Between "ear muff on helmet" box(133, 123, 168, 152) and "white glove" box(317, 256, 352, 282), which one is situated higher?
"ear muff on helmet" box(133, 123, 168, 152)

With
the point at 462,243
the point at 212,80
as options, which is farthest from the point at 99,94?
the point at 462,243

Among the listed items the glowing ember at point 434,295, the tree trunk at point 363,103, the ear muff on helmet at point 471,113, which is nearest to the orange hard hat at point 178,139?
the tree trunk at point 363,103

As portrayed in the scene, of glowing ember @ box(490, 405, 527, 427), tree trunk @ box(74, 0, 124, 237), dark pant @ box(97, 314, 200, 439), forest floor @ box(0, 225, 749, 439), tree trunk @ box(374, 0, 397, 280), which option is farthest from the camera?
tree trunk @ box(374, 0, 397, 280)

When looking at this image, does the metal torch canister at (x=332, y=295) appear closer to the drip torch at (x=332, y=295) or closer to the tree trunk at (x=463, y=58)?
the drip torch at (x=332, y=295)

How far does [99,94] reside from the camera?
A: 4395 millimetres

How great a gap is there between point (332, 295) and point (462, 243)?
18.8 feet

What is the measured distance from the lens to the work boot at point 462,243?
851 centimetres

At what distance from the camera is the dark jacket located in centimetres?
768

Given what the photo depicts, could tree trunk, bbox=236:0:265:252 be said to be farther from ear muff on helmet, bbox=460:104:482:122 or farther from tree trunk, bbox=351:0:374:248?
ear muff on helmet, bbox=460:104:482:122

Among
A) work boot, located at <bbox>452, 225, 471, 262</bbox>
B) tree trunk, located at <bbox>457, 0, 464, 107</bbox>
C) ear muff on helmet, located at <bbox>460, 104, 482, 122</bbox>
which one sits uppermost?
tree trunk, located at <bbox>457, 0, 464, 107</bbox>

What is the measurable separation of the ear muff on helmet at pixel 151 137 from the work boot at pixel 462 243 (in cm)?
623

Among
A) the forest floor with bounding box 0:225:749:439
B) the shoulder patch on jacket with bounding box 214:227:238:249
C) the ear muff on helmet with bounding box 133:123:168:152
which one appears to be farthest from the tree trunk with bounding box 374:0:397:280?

- WRITTEN EXERCISE
Copy every record exactly, with nothing added or dropped.

- REPLY TO THE TASK
Between "ear muff on helmet" box(133, 123, 168, 152) and "white glove" box(317, 256, 352, 282), which one is situated higher?
"ear muff on helmet" box(133, 123, 168, 152)

With
the point at 462,243
the point at 212,80
as options, which is farthest from the point at 99,94?
the point at 462,243

Among the listed items the glowing ember at point 434,295, the tree trunk at point 363,103, the ear muff on helmet at point 471,113, which is nearest to the orange hard hat at point 178,139?
the tree trunk at point 363,103

As portrayed in the scene, of glowing ember @ box(490, 405, 527, 427), tree trunk @ box(74, 0, 124, 237), dark pant @ box(97, 314, 200, 439), forest floor @ box(0, 225, 749, 439), tree trunk @ box(374, 0, 397, 280), which option is farthest from the camera?
tree trunk @ box(374, 0, 397, 280)

When looking at this image, does the metal torch canister at (x=332, y=295) appear closer to the drip torch at (x=332, y=295) or closer to the tree trunk at (x=463, y=58)?
the drip torch at (x=332, y=295)

How far does [99,94] reside from the camera?
A: 4395 millimetres

How great a gap is there between point (332, 295) and point (462, 243)?
18.8 feet

What is the measured distance from the lens to the work boot at point 462,243?
851 centimetres

At what distance from the camera is the dark jacket located in centimetres?
768

Given what the photo depicts, could tree trunk, bbox=236:0:265:252 be said to be farther from ear muff on helmet, bbox=460:104:482:122 or farther from tree trunk, bbox=351:0:374:248?
ear muff on helmet, bbox=460:104:482:122

Among
A) work boot, located at <bbox>452, 225, 471, 262</bbox>
B) tree trunk, located at <bbox>457, 0, 464, 107</bbox>
C) ear muff on helmet, located at <bbox>460, 104, 482, 122</bbox>
which one sits uppermost?
tree trunk, located at <bbox>457, 0, 464, 107</bbox>

What is the measurable separation of the ear muff on helmet at pixel 151 137 from the work boot at pixel 462 243 (in cm)?
623

Among
A) the forest floor with bounding box 0:225:749:439
B) the shoulder patch on jacket with bounding box 214:227:238:249
C) the ear muff on helmet with bounding box 133:123:168:152
which one appears to be farthest from the tree trunk with bounding box 374:0:397:280?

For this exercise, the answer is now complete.